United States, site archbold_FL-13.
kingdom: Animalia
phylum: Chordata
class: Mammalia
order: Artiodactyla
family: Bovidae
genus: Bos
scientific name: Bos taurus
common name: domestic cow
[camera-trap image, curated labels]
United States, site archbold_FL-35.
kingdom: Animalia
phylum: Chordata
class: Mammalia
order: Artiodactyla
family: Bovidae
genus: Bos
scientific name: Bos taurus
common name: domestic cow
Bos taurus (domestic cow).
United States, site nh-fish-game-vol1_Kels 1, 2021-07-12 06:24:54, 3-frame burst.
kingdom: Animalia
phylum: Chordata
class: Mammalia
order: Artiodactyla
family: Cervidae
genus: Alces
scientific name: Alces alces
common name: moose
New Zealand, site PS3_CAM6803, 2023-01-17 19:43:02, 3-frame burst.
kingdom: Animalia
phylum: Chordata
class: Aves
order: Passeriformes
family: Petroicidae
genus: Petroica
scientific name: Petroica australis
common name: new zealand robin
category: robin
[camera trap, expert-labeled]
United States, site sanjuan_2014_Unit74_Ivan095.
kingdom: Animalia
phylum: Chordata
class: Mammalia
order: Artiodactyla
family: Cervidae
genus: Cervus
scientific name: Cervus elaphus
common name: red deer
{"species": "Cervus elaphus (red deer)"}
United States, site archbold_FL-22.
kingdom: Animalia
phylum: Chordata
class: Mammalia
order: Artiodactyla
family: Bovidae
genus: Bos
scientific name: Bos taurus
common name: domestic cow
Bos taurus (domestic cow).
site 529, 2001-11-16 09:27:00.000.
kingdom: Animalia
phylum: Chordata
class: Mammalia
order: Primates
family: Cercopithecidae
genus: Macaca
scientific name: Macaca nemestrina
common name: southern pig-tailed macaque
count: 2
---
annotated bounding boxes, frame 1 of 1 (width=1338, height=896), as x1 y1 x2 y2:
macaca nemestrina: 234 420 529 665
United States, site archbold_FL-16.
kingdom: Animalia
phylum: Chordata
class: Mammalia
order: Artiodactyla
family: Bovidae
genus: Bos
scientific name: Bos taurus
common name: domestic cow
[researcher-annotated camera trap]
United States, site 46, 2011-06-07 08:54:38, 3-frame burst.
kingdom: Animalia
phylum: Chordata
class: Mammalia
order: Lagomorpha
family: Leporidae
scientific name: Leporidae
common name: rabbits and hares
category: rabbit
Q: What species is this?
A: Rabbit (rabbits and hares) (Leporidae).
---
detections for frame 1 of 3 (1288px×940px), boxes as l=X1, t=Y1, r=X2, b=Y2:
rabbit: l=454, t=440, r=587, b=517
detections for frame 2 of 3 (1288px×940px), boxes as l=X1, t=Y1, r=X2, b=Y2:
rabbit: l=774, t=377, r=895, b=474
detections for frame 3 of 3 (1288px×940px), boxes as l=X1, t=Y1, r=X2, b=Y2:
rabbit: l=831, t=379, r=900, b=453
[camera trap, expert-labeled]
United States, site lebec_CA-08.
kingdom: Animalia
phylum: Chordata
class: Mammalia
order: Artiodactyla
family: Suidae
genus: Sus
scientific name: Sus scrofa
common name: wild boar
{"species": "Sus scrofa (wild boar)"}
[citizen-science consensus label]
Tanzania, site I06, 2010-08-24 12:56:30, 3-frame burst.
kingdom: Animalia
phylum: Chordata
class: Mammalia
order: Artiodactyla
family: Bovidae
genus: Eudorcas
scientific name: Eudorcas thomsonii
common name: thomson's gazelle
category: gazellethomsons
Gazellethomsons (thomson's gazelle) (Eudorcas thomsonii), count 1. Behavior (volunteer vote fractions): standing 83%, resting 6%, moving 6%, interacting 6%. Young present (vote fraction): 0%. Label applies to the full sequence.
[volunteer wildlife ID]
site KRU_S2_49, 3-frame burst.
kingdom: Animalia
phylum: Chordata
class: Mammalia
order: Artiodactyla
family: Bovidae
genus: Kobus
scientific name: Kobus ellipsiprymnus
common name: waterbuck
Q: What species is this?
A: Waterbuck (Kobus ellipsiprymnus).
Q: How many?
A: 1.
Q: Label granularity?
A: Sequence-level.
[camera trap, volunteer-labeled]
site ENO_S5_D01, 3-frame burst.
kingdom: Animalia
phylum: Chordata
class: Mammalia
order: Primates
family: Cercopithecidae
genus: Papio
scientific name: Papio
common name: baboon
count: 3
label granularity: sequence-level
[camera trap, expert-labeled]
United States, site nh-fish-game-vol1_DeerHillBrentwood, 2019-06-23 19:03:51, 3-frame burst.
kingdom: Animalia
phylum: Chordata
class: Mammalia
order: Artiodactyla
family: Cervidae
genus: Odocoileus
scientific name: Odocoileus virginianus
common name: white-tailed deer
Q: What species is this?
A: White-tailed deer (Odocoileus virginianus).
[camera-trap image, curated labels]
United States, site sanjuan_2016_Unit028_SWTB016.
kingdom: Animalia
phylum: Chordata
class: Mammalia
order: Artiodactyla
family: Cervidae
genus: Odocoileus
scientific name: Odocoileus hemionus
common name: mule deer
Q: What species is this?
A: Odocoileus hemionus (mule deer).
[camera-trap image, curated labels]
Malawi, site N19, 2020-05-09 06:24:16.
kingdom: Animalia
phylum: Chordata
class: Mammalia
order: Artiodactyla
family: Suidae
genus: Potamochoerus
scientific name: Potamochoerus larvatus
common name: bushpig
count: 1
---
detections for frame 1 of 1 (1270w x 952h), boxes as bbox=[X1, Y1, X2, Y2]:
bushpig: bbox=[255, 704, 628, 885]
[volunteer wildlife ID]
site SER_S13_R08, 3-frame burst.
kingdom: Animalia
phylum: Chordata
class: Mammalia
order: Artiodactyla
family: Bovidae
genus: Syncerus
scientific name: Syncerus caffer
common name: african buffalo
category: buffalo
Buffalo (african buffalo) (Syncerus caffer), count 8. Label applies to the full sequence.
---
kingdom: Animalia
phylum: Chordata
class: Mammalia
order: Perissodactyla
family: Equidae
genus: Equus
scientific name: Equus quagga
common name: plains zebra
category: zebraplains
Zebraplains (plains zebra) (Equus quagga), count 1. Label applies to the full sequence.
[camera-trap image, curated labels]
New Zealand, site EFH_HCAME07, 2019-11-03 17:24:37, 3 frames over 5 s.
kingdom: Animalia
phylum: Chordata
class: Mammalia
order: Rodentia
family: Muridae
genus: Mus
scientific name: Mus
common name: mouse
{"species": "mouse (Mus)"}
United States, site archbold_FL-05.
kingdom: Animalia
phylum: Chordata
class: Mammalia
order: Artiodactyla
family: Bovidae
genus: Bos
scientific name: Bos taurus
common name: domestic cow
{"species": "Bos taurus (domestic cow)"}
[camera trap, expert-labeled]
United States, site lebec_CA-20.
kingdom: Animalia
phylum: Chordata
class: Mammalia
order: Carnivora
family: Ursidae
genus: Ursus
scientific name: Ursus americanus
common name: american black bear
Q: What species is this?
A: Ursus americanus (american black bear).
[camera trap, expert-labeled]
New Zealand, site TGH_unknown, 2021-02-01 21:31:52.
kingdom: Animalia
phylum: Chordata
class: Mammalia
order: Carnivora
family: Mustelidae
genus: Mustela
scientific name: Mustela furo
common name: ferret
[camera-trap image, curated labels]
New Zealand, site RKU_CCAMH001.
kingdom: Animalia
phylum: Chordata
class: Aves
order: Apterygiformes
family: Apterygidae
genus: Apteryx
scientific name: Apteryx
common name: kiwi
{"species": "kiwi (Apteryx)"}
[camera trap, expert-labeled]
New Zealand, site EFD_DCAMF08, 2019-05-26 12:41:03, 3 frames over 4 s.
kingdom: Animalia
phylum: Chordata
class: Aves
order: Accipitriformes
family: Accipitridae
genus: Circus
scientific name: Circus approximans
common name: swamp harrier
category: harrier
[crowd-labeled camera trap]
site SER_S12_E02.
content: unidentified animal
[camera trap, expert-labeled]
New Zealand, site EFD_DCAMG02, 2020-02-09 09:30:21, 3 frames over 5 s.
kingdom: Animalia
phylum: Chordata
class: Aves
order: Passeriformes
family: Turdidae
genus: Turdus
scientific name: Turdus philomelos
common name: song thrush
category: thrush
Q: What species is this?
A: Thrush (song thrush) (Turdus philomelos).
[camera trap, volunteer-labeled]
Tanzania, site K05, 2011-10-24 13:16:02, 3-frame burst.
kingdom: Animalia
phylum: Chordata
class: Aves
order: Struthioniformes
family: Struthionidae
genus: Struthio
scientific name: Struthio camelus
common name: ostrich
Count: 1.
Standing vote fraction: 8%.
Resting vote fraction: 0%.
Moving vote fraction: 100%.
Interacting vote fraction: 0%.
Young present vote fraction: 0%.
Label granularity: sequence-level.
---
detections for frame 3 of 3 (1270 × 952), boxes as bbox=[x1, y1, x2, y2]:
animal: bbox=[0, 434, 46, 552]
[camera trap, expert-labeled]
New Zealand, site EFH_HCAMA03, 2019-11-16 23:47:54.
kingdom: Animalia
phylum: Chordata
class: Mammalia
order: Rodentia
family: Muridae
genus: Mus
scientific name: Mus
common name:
- - -
Copy out, word for word, the part of the entries above that begins at the line with "common name: swamp harrier" and ends at the line with "category: thrush", including both.

common name: swamp harrier
category: harrier
[crowd-labeled camera trap]
site SER_S12_E02.
content: unidentified animal
[camera trap, expert-labeled]
New Zealand, site EFD_DCAMG02, 2020-02-09 09:30:21, 3 frames over 5 s.
kingdom: Animalia
phylum: Chordata
class: Aves
order: Passeriformes
family: Turdidae
genus: Turdus
scientific name: Turdus philomelos
common name: song thrush
category: thrush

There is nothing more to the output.